Filtrada pelos vidros empoeirados das janelas, a luz da manhã é pálida – de uma palidez de fotografia antiga – e escorre dos vãos entre as telhas, em filetes que conferem ao galpão um efeito cênico. Nesse cenário, operários trabalham em meio ao vapor de máquinas e ao som do entrechoque de ferros. O cheiro é carregado, mas não desagradável. Há no ar uma mistura de lã de ovelha, madeira, umidade e ferrugem. “É o cheiro do tempo”, diz Antônio Máximo Alves, 66 anos, há 27 moldador de chapéus na fábrica. “Hoje, faço 350 moldes por dia, mas já cheguei a fazer 600. Na minha juventude, todo homem tinha chapéu.”
Antônio, fotógrafo de casamento nos fins de semana, é um dos funcionários mais antigos do lugar – depois que os mais velhos, alguns com mais de 50 anos de fábrica, tiveram de se aposentar ou foram demitidos. “Demissão aqui sempre foi coisa rara”, afirma ele, confirmando os rumores de que uma grande mudança está por vir, sem se aprofundar no assunto.
Estamos em Campinas, na rua Barão Geraldo de Resende, 142, no bairro Guanabara, onde está localizada a quase centenária Fábrica de Chapéus Cury, com seus 5,3 mil m2 a ocupar quase um quarteirão inteiro, não fosse a presença de um botequim, onde os operários costumam tomar o café da manhã antes do batente.
Mundialmente famosa por ter criado o chapéu que o ator Harrison Ford imortalizou nos filmes da série Indiana Jones, a Cury é vista pelos campineiros sob um prisma local e mais relevante: é a memória viva do tempo em que a cidade começava a desenvolver sua indústria. Chama atenção o fato de que uma das mais bem-sucedidas empresas de Campinas seja uma velha fábrica de chapéus, com produção artesanal que se mantém na liderança do ramo.

▶ _PROBLEMA CURTO_: Por favor, reescreva o trecho do texto sobre a fábrica de chapéus começando em "Estamos em Campinas, na" e terminando em "antes do batente.", trocando "botequim" por "bar". Os registros não têm nenhum papel nesta atividade.

▶ _CONJUNTO DE REGISTROS_:
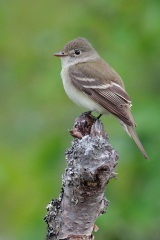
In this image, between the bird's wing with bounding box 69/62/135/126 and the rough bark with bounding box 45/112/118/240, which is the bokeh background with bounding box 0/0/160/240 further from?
the rough bark with bounding box 45/112/118/240

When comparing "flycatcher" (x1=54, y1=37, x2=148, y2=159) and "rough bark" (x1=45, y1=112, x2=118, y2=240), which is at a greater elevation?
"flycatcher" (x1=54, y1=37, x2=148, y2=159)

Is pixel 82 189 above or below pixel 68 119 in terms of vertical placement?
below

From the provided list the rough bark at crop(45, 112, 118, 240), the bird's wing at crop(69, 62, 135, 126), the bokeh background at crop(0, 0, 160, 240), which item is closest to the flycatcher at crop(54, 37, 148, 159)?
the bird's wing at crop(69, 62, 135, 126)

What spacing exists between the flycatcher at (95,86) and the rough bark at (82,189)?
1978 millimetres

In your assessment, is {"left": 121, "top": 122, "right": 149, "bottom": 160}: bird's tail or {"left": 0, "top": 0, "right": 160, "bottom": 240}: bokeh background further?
{"left": 0, "top": 0, "right": 160, "bottom": 240}: bokeh background

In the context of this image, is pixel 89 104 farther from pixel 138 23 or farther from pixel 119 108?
pixel 138 23

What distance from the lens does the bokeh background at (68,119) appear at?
21.0 feet

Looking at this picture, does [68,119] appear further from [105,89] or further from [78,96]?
[105,89]

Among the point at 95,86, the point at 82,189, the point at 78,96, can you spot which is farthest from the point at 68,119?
the point at 82,189

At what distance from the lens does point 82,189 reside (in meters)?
4.08

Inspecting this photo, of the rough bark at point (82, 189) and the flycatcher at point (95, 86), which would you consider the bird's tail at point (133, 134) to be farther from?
the rough bark at point (82, 189)

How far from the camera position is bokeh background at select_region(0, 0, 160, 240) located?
640 centimetres

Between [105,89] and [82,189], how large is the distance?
291 cm

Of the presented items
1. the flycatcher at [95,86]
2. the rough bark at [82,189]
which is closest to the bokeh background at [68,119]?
the flycatcher at [95,86]
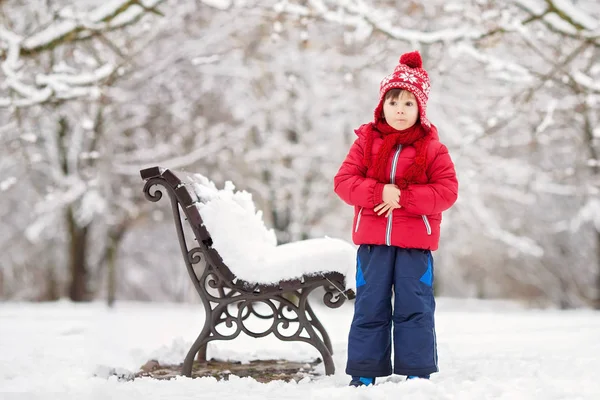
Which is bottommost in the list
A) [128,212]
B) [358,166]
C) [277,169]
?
[358,166]

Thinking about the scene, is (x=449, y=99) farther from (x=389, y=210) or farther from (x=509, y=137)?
(x=389, y=210)

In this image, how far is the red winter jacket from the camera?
2.84m

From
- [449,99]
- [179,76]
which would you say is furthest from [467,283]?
[179,76]

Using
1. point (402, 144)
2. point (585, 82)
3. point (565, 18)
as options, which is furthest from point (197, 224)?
point (585, 82)

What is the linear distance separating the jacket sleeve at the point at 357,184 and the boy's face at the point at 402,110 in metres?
0.20

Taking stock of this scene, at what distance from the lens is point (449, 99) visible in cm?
961

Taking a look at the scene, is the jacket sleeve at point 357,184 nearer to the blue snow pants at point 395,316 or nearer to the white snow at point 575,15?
the blue snow pants at point 395,316

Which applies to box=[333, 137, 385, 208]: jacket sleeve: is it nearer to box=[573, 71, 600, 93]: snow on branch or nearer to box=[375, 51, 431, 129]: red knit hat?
box=[375, 51, 431, 129]: red knit hat

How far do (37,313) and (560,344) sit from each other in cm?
524

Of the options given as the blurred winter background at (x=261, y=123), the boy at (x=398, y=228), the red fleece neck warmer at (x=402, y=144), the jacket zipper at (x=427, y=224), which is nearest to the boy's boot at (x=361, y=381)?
the boy at (x=398, y=228)

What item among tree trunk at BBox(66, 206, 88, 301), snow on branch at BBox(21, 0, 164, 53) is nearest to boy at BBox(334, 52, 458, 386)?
snow on branch at BBox(21, 0, 164, 53)

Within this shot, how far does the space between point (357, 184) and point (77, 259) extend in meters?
8.20

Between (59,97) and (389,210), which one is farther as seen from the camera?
(59,97)

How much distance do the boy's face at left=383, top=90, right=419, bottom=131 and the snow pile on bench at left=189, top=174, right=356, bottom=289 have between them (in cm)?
73
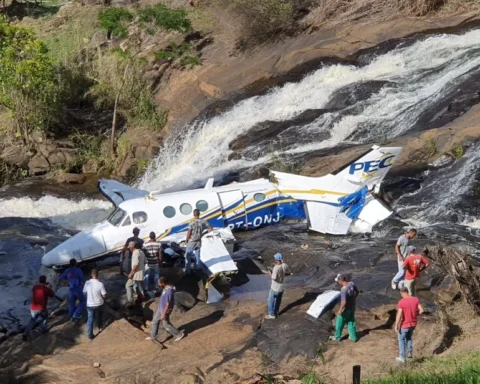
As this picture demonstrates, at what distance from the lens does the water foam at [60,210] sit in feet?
78.8

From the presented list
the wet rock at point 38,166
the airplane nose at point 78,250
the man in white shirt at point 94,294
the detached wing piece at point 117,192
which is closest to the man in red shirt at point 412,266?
the man in white shirt at point 94,294

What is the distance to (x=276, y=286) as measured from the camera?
14.5 metres

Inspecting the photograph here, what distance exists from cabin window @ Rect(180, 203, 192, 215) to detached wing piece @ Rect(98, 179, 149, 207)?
237 centimetres

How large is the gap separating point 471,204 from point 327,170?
459cm

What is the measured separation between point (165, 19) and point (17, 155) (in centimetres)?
1181

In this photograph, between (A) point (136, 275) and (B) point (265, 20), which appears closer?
(A) point (136, 275)

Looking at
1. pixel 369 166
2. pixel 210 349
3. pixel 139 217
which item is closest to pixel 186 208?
pixel 139 217

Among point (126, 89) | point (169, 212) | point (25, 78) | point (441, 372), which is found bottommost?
point (441, 372)

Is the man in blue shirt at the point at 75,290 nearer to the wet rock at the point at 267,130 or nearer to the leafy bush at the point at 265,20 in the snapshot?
the wet rock at the point at 267,130

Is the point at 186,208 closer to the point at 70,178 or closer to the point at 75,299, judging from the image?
the point at 75,299

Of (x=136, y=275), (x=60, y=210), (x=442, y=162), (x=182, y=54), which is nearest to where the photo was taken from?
(x=136, y=275)

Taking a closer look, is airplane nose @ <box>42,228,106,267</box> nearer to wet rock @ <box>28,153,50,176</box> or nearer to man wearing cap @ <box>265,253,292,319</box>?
man wearing cap @ <box>265,253,292,319</box>

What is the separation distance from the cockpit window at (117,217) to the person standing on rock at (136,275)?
2.93 meters

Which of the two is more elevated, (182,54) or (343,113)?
(182,54)
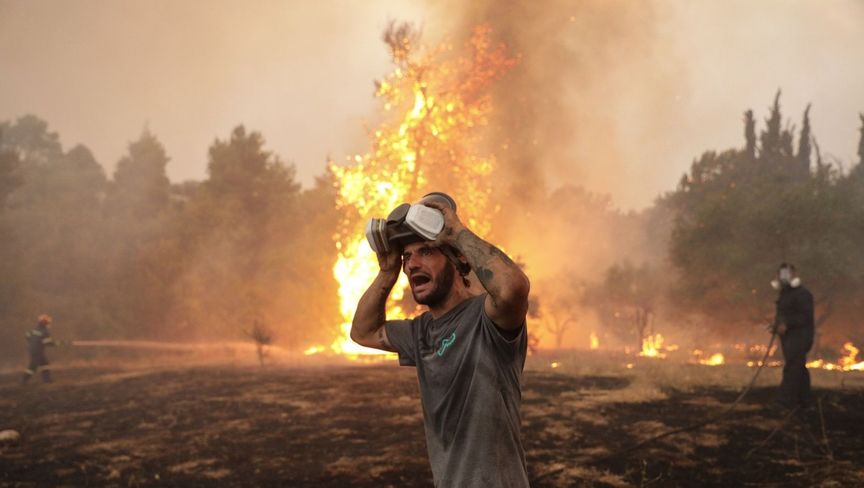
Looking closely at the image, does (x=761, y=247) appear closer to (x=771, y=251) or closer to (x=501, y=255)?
(x=771, y=251)

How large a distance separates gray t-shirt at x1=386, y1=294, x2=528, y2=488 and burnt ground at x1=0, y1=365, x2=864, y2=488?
193 inches

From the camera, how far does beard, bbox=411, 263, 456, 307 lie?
2.88 metres

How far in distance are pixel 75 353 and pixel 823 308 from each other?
35575 mm

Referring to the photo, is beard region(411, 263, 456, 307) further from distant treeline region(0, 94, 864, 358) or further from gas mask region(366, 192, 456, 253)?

▶ _SOLUÇÃO DO EXERCÍCIO_:
Estamos em Campinas, na rua Barão Geraldo de Resende, 142, no bairro Guanabara, onde está localizada a quase centenária Fábrica de Chapéus Cury, com seus 5,3 mil m2 a ocupar quase um quarteirão inteiro, não fosse a presença de um bar, onde os operários costumam tomar o café da manhã antes do batente.